|
Table of Contents
|
OptiDoc™ Architecture
Network Layers:
The following diagram shows how the network layers in a typical OptiDoc™ installation fit together. It is noted that a typical OptiDoc™ workstation must have two connections inside the network. The first connection is a database connection, and is usually ODBC, but can be any other SQL database communication technology, such as ADO. This connection provides a flow of embedded transact-SQL back and forth from the workstation and the database server. The second connection is a file transport mechanism that is used to physically obtain and store files, or binary large objects, BLOBs, into and out of the mass store, such as a jukebox or a magnetic RAID. When an OptiDoc™ workstation supports full text searching, a third connection type must also be maintained. This connection provides advanced query functions within the full text indexes.

Modular Search Engines:
When an OptiDoc™ workstation issues a search command the result is a list of global unique identifiers, or GUIDs. Typically with SQL server, a query is formed that joins the document base table with the collection table that matches the search criteria, and adjusts for tokens, and matching document securities. Finally, the result set is expanded into index fields, and physical image data as needed. When an OptiDoc™ workstation issues a full text search command, the initial query is made against the full text indexes instead of the SQL table indexes. Once the list of GUIDs is obtained from the full text engine, the same functions within the schema of the workstation expand those GUIDs into index fields, and physical image data as needed. The software layer that dynamically expands GUIDs into fields and documents gives OptiDoc™ a modular ability to support any search engine or future technology.
Full Text Indexes:
Full text indexes are stored on the file system in a special compiled format. Multi-user full text data insertion, updating, and searching are supported through a system of interlocking files. Each workstation with full text search capabilities must have a file system connection to the full text data files. This additional connection is the third connection that must be maintained by a full text client. The data file set, or full text index, is specified using a fully qualified UNC path. This path is configured on the server, and is transparent to the client. However, the client must have access to this network path. There is always one full text data set per collection. A management utility application is used to initialize, compact, and rebuild the full text indexes on a collection by collection basis.

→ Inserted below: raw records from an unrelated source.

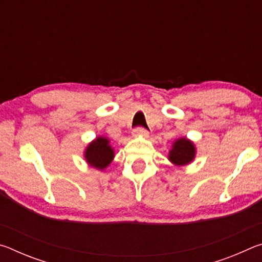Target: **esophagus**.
Wrapping results in <instances>:
<instances>
[{
	"instance_id": "34e87169",
	"label": "esophagus",
	"mask_w": 262,
	"mask_h": 262,
	"mask_svg": "<svg viewBox=\"0 0 262 262\" xmlns=\"http://www.w3.org/2000/svg\"><path fill=\"white\" fill-rule=\"evenodd\" d=\"M133 136L134 137H139V136H143V137H148L149 136V132L145 129V128H142V127H137L135 128L134 130H133Z\"/></svg>"
}]
</instances>
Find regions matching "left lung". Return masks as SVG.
I'll use <instances>...</instances> for the list:
<instances>
[{
  "instance_id": "8db88e82",
  "label": "left lung",
  "mask_w": 262,
  "mask_h": 262,
  "mask_svg": "<svg viewBox=\"0 0 262 262\" xmlns=\"http://www.w3.org/2000/svg\"><path fill=\"white\" fill-rule=\"evenodd\" d=\"M195 152H196V149L193 142L186 137H181L172 145V149L168 152V159L177 166H184L193 162Z\"/></svg>"
}]
</instances>
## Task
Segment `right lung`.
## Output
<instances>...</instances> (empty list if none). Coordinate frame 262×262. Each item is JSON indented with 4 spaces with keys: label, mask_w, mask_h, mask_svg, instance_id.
<instances>
[{
    "label": "right lung",
    "mask_w": 262,
    "mask_h": 262,
    "mask_svg": "<svg viewBox=\"0 0 262 262\" xmlns=\"http://www.w3.org/2000/svg\"><path fill=\"white\" fill-rule=\"evenodd\" d=\"M84 158L92 167L104 170L114 158V150L110 145V141L106 137L99 136L91 142L85 149Z\"/></svg>",
    "instance_id": "obj_1"
}]
</instances>
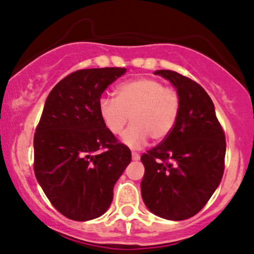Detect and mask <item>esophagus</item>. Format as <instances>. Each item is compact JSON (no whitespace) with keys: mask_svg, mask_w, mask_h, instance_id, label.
I'll use <instances>...</instances> for the list:
<instances>
[{"mask_svg":"<svg viewBox=\"0 0 254 254\" xmlns=\"http://www.w3.org/2000/svg\"><path fill=\"white\" fill-rule=\"evenodd\" d=\"M131 156H132V160H135V161L140 159V155L137 154V152H135V151L131 152Z\"/></svg>","mask_w":254,"mask_h":254,"instance_id":"34e87169","label":"esophagus"}]
</instances>
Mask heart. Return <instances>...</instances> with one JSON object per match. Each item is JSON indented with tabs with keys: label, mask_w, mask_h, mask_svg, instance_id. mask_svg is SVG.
<instances>
[{
	"label": "heart",
	"mask_w": 254,
	"mask_h": 254,
	"mask_svg": "<svg viewBox=\"0 0 254 254\" xmlns=\"http://www.w3.org/2000/svg\"><path fill=\"white\" fill-rule=\"evenodd\" d=\"M180 109L177 90L149 77L122 83L115 88V99L102 97L98 102L100 119L112 135L122 134L130 119L132 125L123 140L132 147L144 145L147 137L154 142L166 139L176 125Z\"/></svg>",
	"instance_id": "b5f03b06"
}]
</instances>
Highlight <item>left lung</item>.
<instances>
[{"label": "left lung", "instance_id": "1", "mask_svg": "<svg viewBox=\"0 0 254 254\" xmlns=\"http://www.w3.org/2000/svg\"><path fill=\"white\" fill-rule=\"evenodd\" d=\"M155 74L175 85L181 109L171 134L141 155V196L156 216L182 221L200 212L220 185L226 136L210 95L198 83L174 70Z\"/></svg>", "mask_w": 254, "mask_h": 254}]
</instances>
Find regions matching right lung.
Instances as JSON below:
<instances>
[{"instance_id": "1", "label": "right lung", "mask_w": 254, "mask_h": 254, "mask_svg": "<svg viewBox=\"0 0 254 254\" xmlns=\"http://www.w3.org/2000/svg\"><path fill=\"white\" fill-rule=\"evenodd\" d=\"M127 68L70 73L47 97L33 139L34 175L49 202L69 220L102 216L131 152L110 134L98 112L103 92Z\"/></svg>"}]
</instances>
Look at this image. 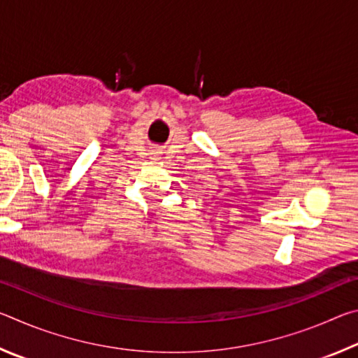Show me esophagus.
<instances>
[{
  "label": "esophagus",
  "instance_id": "1",
  "mask_svg": "<svg viewBox=\"0 0 358 358\" xmlns=\"http://www.w3.org/2000/svg\"><path fill=\"white\" fill-rule=\"evenodd\" d=\"M156 153H157V151H156Z\"/></svg>",
  "mask_w": 358,
  "mask_h": 358
}]
</instances>
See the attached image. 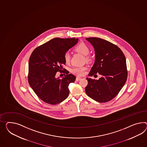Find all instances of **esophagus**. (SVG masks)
I'll return each mask as SVG.
<instances>
[{
    "instance_id": "esophagus-1",
    "label": "esophagus",
    "mask_w": 147,
    "mask_h": 147,
    "mask_svg": "<svg viewBox=\"0 0 147 147\" xmlns=\"http://www.w3.org/2000/svg\"><path fill=\"white\" fill-rule=\"evenodd\" d=\"M82 79V78L81 77H76V81H79V80H80V79Z\"/></svg>"
}]
</instances>
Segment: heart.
Segmentation results:
<instances>
[{"mask_svg":"<svg viewBox=\"0 0 147 147\" xmlns=\"http://www.w3.org/2000/svg\"><path fill=\"white\" fill-rule=\"evenodd\" d=\"M74 50L77 52L80 53L83 55H84V58L87 62L90 61L92 60V57L88 54L90 53V49L88 46L85 43L80 42L76 46ZM64 59L65 63H68L70 61V57L68 53L64 54ZM87 70L86 67H75L72 68L71 72L72 74L77 76H83L85 74Z\"/></svg>","mask_w":147,"mask_h":147,"instance_id":"1","label":"heart"}]
</instances>
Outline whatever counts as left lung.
<instances>
[{
  "mask_svg": "<svg viewBox=\"0 0 147 147\" xmlns=\"http://www.w3.org/2000/svg\"><path fill=\"white\" fill-rule=\"evenodd\" d=\"M93 46L95 63L89 76H102L98 80L87 78V95L96 101L105 103L116 96L127 78L126 58L117 46L101 38H86Z\"/></svg>",
  "mask_w": 147,
  "mask_h": 147,
  "instance_id": "8db88e82",
  "label": "left lung"
}]
</instances>
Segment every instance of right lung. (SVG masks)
I'll return each mask as SVG.
<instances>
[{"instance_id":"add662e5","label":"right lung","mask_w":147,"mask_h":147,"mask_svg":"<svg viewBox=\"0 0 147 147\" xmlns=\"http://www.w3.org/2000/svg\"><path fill=\"white\" fill-rule=\"evenodd\" d=\"M78 39L55 38L39 46L31 53L29 61L28 82L34 93L49 105L60 103L68 98L69 84L76 77L63 69L64 55L75 45ZM64 70L67 75L62 79L55 78L57 71Z\"/></svg>"}]
</instances>
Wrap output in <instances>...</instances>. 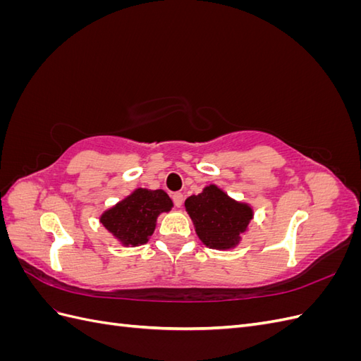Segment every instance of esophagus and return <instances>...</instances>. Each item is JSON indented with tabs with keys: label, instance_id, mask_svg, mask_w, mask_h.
<instances>
[{
	"label": "esophagus",
	"instance_id": "1",
	"mask_svg": "<svg viewBox=\"0 0 361 361\" xmlns=\"http://www.w3.org/2000/svg\"><path fill=\"white\" fill-rule=\"evenodd\" d=\"M173 202H174V206L176 207H182V204H183V195L180 194V192H174L173 195Z\"/></svg>",
	"mask_w": 361,
	"mask_h": 361
}]
</instances>
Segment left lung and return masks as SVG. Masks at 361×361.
<instances>
[{
    "instance_id": "obj_1",
    "label": "left lung",
    "mask_w": 361,
    "mask_h": 361,
    "mask_svg": "<svg viewBox=\"0 0 361 361\" xmlns=\"http://www.w3.org/2000/svg\"><path fill=\"white\" fill-rule=\"evenodd\" d=\"M185 209L200 241L206 247L221 251L239 245L255 216L251 204L232 199L214 183L185 200Z\"/></svg>"
}]
</instances>
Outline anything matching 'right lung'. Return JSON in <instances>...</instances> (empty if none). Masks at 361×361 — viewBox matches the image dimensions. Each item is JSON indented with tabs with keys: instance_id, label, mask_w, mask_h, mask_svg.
<instances>
[{
	"instance_id": "1",
	"label": "right lung",
	"mask_w": 361,
	"mask_h": 361,
	"mask_svg": "<svg viewBox=\"0 0 361 361\" xmlns=\"http://www.w3.org/2000/svg\"><path fill=\"white\" fill-rule=\"evenodd\" d=\"M171 207L173 202L166 191L137 188L104 211L99 221L120 245L138 247L149 241L158 216L170 212Z\"/></svg>"
}]
</instances>
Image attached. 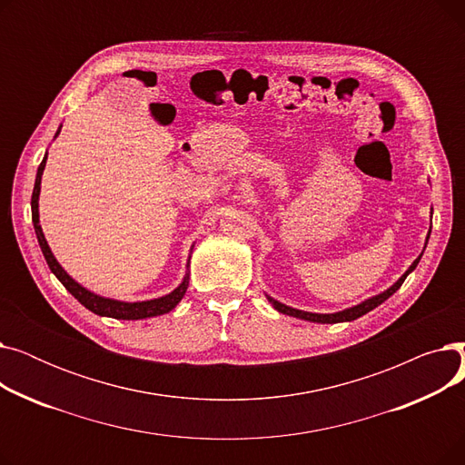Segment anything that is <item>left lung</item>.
<instances>
[{"instance_id":"left-lung-1","label":"left lung","mask_w":465,"mask_h":465,"mask_svg":"<svg viewBox=\"0 0 465 465\" xmlns=\"http://www.w3.org/2000/svg\"><path fill=\"white\" fill-rule=\"evenodd\" d=\"M430 233H431V230L428 232V237H426V245H428V239H430ZM426 245H424V249H426ZM420 258H422V254L414 260L411 265H409V270L392 284L390 288H386L384 292H381V294H377V296H373V298H370V300H365V302H361V303H358V305H354V307H349V309H343V311H339V312H328V314H324V312H309V311H300V309H294V307H288V305H284V303H281V302H277V300H273L272 296H267L265 294V298H267V302H270L272 305H273V309H277L279 312H282V314H288V316H296V319H302V321H309V322H316V324H337V322H351V321H356V319H360L361 314H365V312H370V311H373L375 307H379L382 302H386L390 296L394 294V292L403 284V281L407 279V275L411 273V272H414V267L419 265V262H420Z\"/></svg>"}]
</instances>
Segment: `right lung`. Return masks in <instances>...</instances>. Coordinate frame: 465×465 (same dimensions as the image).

When an OptiDoc™ workstation issues a full text query, the query is first submitted to the full text index. The index then responds with a list of GUIDs. The workstation then passes these GUIDs to the SQL server and expands them into documents and SQL index fields. Therefore, there are three steps involved in a full text search.
- Submit full text query to index
- Ask SQL server for document paths and data
- Pull documents, BLOBs, from the storage media
When TIFF documents are inserted into the full text index an OCR recognition process is typically used to capture the ASCII text on all of the pages. In addition, the SQL index field names and values are appended to the body of the full text data. When a document is submitted from a full text workstation, two actual submissions are performed. The first submission is the full ASCII text that is obtained from the document into the full text index. The second submission is to the SQL database and storage location.